あの夏の永遠~二度と会えない君へ~
江梨は週末はなるべく父の見舞いに行き、平日は無料の法律相談をかけずり回っていた。

役所にも色々聞いてまわった。

江梨とヒロのそれぞれの本籍地と、ヒロの赴任先の市役所にもかけずり回っていた。

離れがたくて江梨の家からヒロが赴任先に帰る時ついて行ってしまったりして、女子禁制のヒロの銀行の寮に行って愛し合ったり、お昼休みにデートをしたり、仕事ぶりを見に行ったりもして二人は愛を育んでいた。
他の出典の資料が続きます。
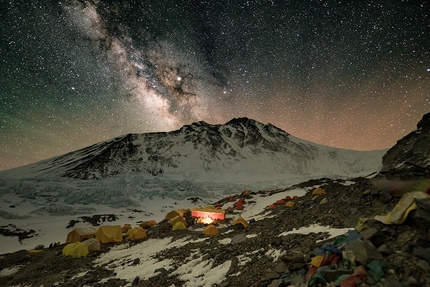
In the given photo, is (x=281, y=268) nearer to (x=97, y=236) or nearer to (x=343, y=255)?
(x=343, y=255)

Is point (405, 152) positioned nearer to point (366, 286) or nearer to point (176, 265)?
point (366, 286)

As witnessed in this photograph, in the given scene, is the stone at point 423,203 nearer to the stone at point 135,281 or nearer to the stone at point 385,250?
the stone at point 385,250

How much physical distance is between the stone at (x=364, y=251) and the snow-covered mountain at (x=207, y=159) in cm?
8125

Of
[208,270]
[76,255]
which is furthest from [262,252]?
[76,255]

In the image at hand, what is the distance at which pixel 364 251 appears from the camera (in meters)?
3.71

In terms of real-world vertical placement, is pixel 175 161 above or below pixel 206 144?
below

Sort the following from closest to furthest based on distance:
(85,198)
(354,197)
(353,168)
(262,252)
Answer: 1. (262,252)
2. (354,197)
3. (85,198)
4. (353,168)

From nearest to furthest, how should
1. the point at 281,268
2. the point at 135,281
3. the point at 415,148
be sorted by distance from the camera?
the point at 281,268, the point at 135,281, the point at 415,148

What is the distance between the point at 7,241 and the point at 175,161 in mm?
79041

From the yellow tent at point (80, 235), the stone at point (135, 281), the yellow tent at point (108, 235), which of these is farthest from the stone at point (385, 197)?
the yellow tent at point (80, 235)

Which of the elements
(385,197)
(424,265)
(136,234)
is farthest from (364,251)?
(136,234)

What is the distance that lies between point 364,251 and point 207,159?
101103mm

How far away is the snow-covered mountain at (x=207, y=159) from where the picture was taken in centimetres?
8819

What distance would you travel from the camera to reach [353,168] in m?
95.1
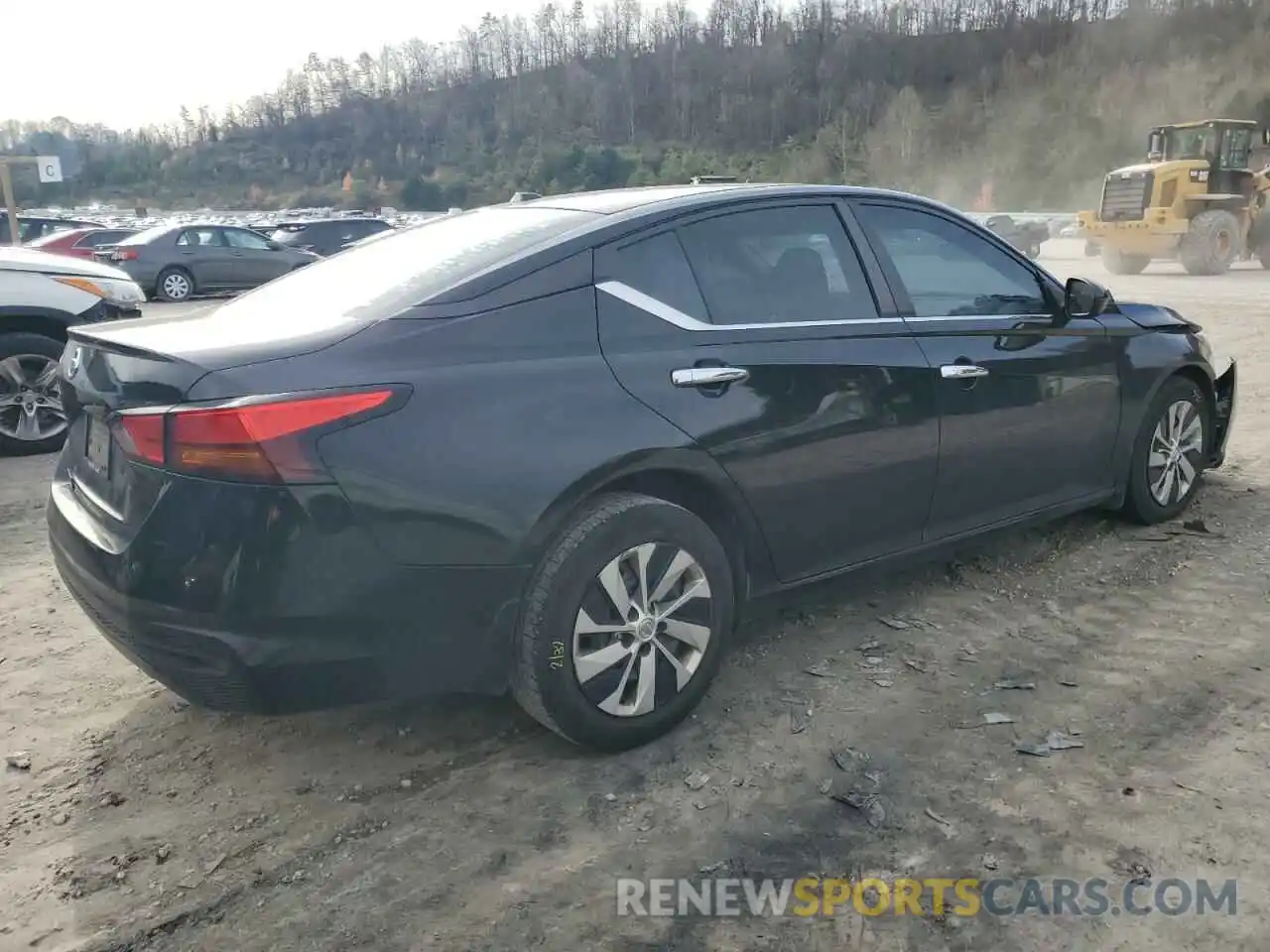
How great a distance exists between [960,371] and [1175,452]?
1755mm

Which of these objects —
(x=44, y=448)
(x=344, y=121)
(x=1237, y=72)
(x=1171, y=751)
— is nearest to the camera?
(x=1171, y=751)

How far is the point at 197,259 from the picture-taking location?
18172 mm

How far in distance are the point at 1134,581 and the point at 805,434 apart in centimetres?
186

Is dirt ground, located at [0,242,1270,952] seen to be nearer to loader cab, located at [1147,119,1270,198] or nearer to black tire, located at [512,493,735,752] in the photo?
black tire, located at [512,493,735,752]

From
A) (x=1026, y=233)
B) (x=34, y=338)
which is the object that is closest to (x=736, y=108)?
(x=1026, y=233)

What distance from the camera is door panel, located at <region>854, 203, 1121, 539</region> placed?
3.67 metres

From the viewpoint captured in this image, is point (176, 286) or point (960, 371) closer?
point (960, 371)

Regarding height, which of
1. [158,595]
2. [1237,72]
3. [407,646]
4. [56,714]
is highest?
[1237,72]

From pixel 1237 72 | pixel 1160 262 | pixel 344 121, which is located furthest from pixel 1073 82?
pixel 344 121

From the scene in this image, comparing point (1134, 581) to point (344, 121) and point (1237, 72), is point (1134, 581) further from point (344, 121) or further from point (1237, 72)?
point (344, 121)

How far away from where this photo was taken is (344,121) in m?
113

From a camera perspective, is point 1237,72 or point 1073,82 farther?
point 1073,82

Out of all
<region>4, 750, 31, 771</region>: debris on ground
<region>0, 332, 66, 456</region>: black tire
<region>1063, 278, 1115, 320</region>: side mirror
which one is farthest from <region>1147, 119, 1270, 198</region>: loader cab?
<region>4, 750, 31, 771</region>: debris on ground

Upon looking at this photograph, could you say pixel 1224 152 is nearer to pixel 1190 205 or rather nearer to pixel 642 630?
pixel 1190 205
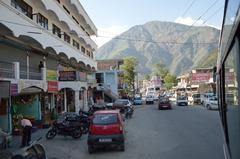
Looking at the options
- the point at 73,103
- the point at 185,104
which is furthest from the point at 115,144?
the point at 185,104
一番困ったのは、寮で誰にも見られずにトイレに行く事だった。

一度ヒロの先輩に見られてしまったが、後で冷やかされた程度ですんだらしい。



船や車のデートも楽しかった。

ヒロは江梨の夫として江梨の近辺では通っていたから、行く度に近所やユウの友達の親にも毎回おみやげも買っていた。

江梨の両親は、ケイが産まれてから江梨と和解していてヒロとも会っていた。

特に父はケイをとても可愛がってくれ、そんな体で会いにも来てくれた。

不安で仕方なかったけれど、幸せだった。

一緒にいられるだけで幸せだったのだ。

会える事がどんなに幸せか、人はわかっているだろうか。